= Sarai dance =

Dance of Nepal

Saraya dance is a traditional dance performed primarily in western districts of Nepal, including Gulmi, Arghakhanchi, Pyuthan, and Palpa. It is typically held the day after Dashain tika at religious shrines. The dance involves devotees clashing with weapons such as khukuri, swords, and khadga while chanting the Wakkhai Wa. Historically, the dance included physically swinging and displaying these weapons. The dance is known for its rhythmic movements and weapon demonstrations, which have declined in recent years due to safety concerns. However, it remains popular in areas like Dhurkot, Arje, and Isma. The largest performance of the Saraya dance takes place on the full moon day in Arje Phulbari, Gulmi.

==History and mythology==
Legend has it that the Saraya dance originated after the victory of the gods and goddesses over the giants and demons, with the dance symbolizing the use of weapons in the war. The tradition is tied to rituals performed on the day of Saptami, when an alam (image of God) is taken to the temple or kot after flowers are brought inside. The alam, decorated with colored flags, is placed outside the temple as a symbol of the deity, and daily puja (worship) is conducted.

This ritual may have initially been created to protect valuable statues and weapons. Over time, the Saraya nach evolved into an entertaining dance, particularly performed during Dashain in parts of western Nepal.
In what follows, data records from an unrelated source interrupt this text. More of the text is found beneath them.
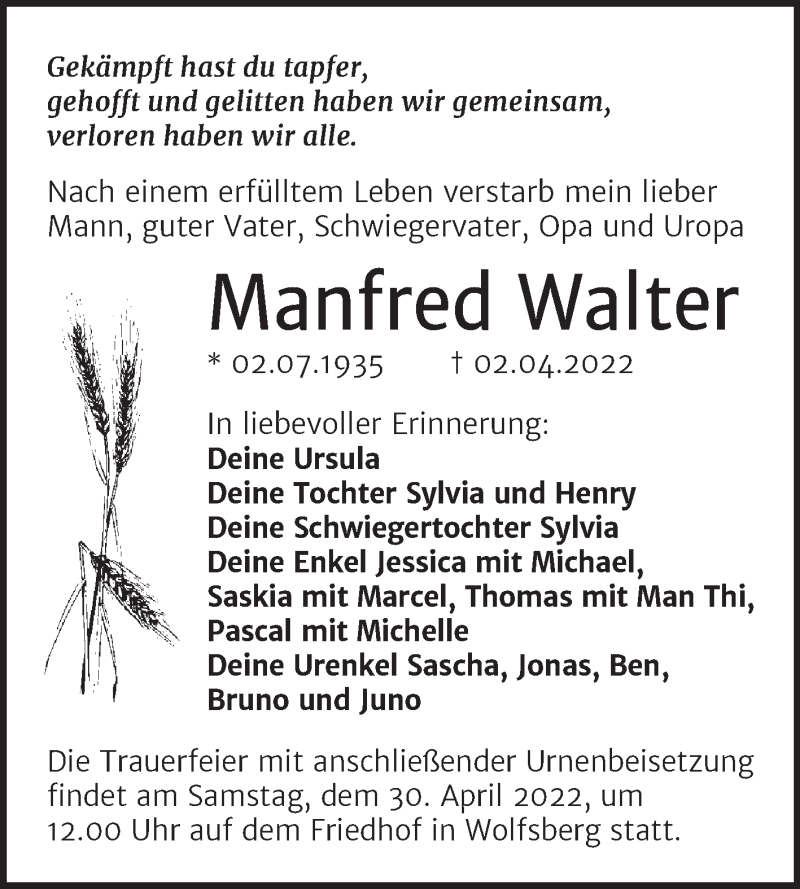 Gekämpft hast du tapfer,
gehofft und gelitten haben wir gemeinsam,
verloren haben wir alle.

Nach einem erfülltem Leben verstarb mein lieber Mann, guter Vater, Schwiegervater, Opa und Uropa

Manfred Walter

* 02.07.1935 † 02.04.2022

In liebevoller Erinnerung:
Deine Ursula
Deine Tochter Sylvia und Henry
Deine Schwiegertochter Sylvia
Deine Enkel Jessica mit Michael, Saskia mit Marcel, Thomas mit Man Thi, Pascal mit Michelle
Deine Urenkel Sascha, Jonas, Ben, Bruno und Juno

Die Trauerfeier mit anschließender Urnenbeisetzung findet am Samstag, dem 30. April 2022, um 12.00 Uhr auf dem Friedhof in Wolfsberg statt.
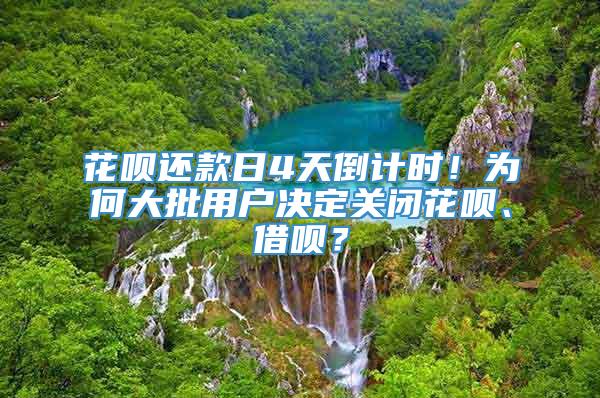 花呗还款日4天倒计时！为何大批用户决定关闭花呗、借呗？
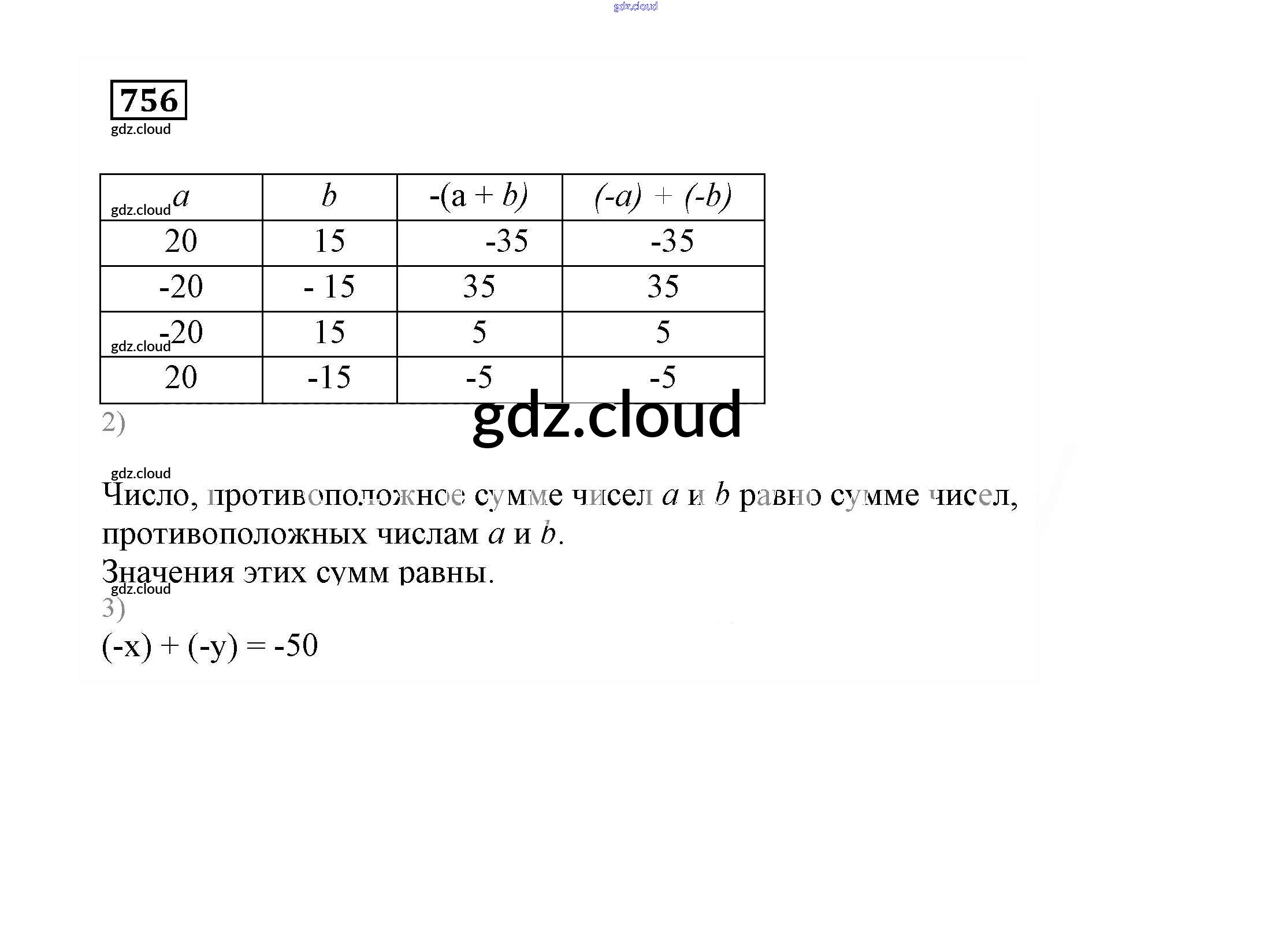 gdz.cloud

756

gdz.cloud

| gdz.cloud $a$ | $b$ | $-(a + b)$ | $(-a) + (-b)$ |
|---|---|---|---|
| 20 | 15 | -35 | -35 |
| -20 | - 15 | 35 | 35 |
| gdz.cloud -20 | 15 | 5 | 5 |
| 20 | -15 | -5 | -5 |

2)

gdz.cloud

gdz.cloud

Число, противоположное сумме чисел $a$ и $b$ равно сумме чисел, противоположных числам $a$ и $b$.

Значения этих сумм равны.

gdz.cloud

3)

$(-x) + (-y) = -50$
The dance is practiced in areas such as Gulmi, Arghakhanchi, Palpa, Kapilvastu, Rupandehi, Pyuthan, and Dang, and is typically performed from Ekadashi to Purnima.

Mostly danced in hilly regions, the Saraya dance involves the clashing of weapons such as the khukuri (traditional knife), sword, and khuda (a type of sword), which are offered to the temple along with Panchebaja (traditional musical instruments).